Once the Bill becomes law, a corporate body found guilty of abetting doping will have its trading license revoked for a period of not less than one year in addition to paying the proposed fine.
A registered sports body that commits the prohibited activities shall be subject to either a reprimand, withdrawal of services that are funded by public resources, withholding for a stated period, on terms to be determined by the tribunal of some or all public funding awarded but not yet paid to the agency or deregistered by the Sports Registrar.
The Bill empowers the Anti-Doping Agency of Kenya (ADAK) to impose a Sh100,000 fine and/or a year in jail on an athlete caught doping.
The House Labour and Social Welfare Committee Chairman David Were is also seeking to punish any official or officer of the Anti-Doping Agency of Kenya who leaks or violates the confidentiality provision provided under the Act by disclosing information obtained in the course of undertaking his duty.
“A person who violates the rules relating to confidentiality, public disclosure and privacy of data commits an offence and shall be liable upon conviction to a fine not exceeding one million shillings or to imprisonment for a term not exceeding three years or to both,” reads the amendment by the House Committee.

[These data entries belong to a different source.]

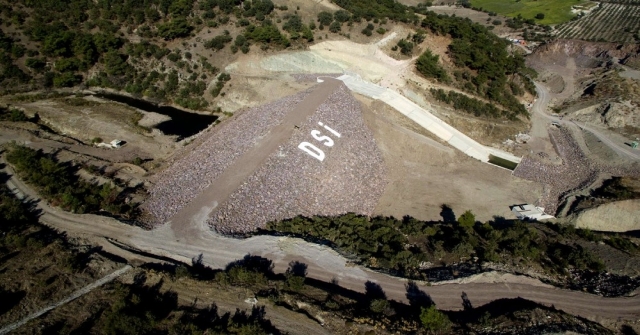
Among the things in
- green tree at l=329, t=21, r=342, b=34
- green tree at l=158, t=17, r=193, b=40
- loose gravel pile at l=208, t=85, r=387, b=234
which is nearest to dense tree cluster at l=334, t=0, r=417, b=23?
green tree at l=329, t=21, r=342, b=34

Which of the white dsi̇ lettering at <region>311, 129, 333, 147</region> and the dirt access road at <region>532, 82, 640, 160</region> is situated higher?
the dirt access road at <region>532, 82, 640, 160</region>

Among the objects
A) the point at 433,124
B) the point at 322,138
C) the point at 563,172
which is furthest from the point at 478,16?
the point at 322,138

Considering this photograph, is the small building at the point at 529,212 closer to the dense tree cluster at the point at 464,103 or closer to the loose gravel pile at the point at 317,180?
the loose gravel pile at the point at 317,180

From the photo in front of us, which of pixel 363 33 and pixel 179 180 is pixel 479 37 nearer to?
pixel 363 33

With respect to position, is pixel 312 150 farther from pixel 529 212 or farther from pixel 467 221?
pixel 529 212

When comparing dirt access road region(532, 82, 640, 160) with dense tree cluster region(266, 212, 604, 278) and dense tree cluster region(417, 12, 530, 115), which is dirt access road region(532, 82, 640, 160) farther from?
dense tree cluster region(266, 212, 604, 278)

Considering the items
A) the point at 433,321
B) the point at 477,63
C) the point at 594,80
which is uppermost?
the point at 477,63
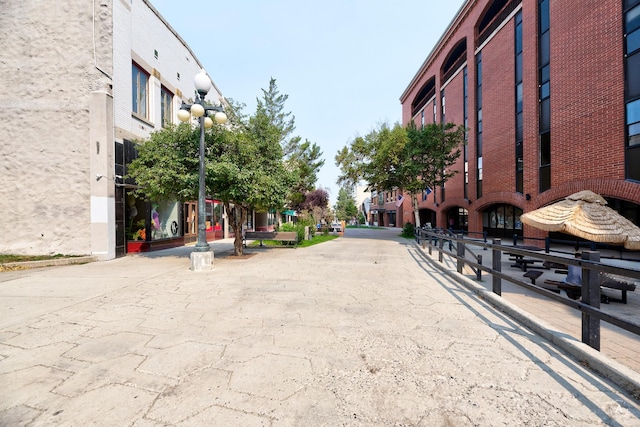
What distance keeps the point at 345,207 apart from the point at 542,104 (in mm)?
55862

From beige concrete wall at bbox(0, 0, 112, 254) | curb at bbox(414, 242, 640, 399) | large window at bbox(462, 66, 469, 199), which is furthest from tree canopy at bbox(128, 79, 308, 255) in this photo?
large window at bbox(462, 66, 469, 199)

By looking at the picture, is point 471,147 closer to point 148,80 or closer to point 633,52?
point 633,52

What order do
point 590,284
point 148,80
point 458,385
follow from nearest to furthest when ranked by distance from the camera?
point 458,385 < point 590,284 < point 148,80

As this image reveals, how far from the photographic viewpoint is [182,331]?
354 cm

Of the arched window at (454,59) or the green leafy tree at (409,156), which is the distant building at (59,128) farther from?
the arched window at (454,59)

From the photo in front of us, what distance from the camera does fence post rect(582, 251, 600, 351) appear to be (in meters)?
2.86

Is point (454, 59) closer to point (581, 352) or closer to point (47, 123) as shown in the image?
point (581, 352)

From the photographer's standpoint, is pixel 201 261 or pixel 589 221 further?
pixel 201 261

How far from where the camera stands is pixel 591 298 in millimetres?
2893

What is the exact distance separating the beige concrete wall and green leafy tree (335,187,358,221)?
5703 cm

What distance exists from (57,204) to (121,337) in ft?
33.2

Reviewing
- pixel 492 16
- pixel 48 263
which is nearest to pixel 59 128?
pixel 48 263

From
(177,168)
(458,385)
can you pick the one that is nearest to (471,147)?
(177,168)

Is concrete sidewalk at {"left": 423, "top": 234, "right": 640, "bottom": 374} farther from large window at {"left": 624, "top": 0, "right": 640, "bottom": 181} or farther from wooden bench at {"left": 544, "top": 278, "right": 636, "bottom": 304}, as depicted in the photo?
large window at {"left": 624, "top": 0, "right": 640, "bottom": 181}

Clause 41 of the Anti-Doping Bill states that; “a member of the Board or member of staff of the Confidentiality. Agency shall not disclose any information obtained in the course of undertaking any function under this Act unless in accordance with the provisions of this Act and the law relating to information.”
The House Committee has also proposed to give the agency financial autonomy by proposing an amendment that will see it receiving its budgetary allocation from the Consolidated Fund rather than through budgetary allocations to the Ministry of Arts, Culture and Sports.
The MPs have also defined an “athlete” that the Bill will be dealing with to mean “any person who competes in sport at the international level as defined by an international federation or at the national level as defined by the agency.”
Kenya is racing against time to meet the World Anti-Doping Agency (WADA) deadline which was extended to May 5 to ensure compliance.
This comes after the country missed the two initial deadlines of February 16 and April 5.
The new Bill is intended to save Kenyan athletes from an Olympics ban threatened by IAAF president Sebastian Coe.
The IAAF earlier this month listed Kenya among five countries in “critical care” over their inadequate anti-doping measures.
Some 40 Kenyan athletes have been involved in drug scandals in the last three years leading to the suspension of Athletics-Kenya Chief Executive Officer Isaac Mwangi for alleged corruption involving doping cover-ups, drawing a sharp rebuke from WADA.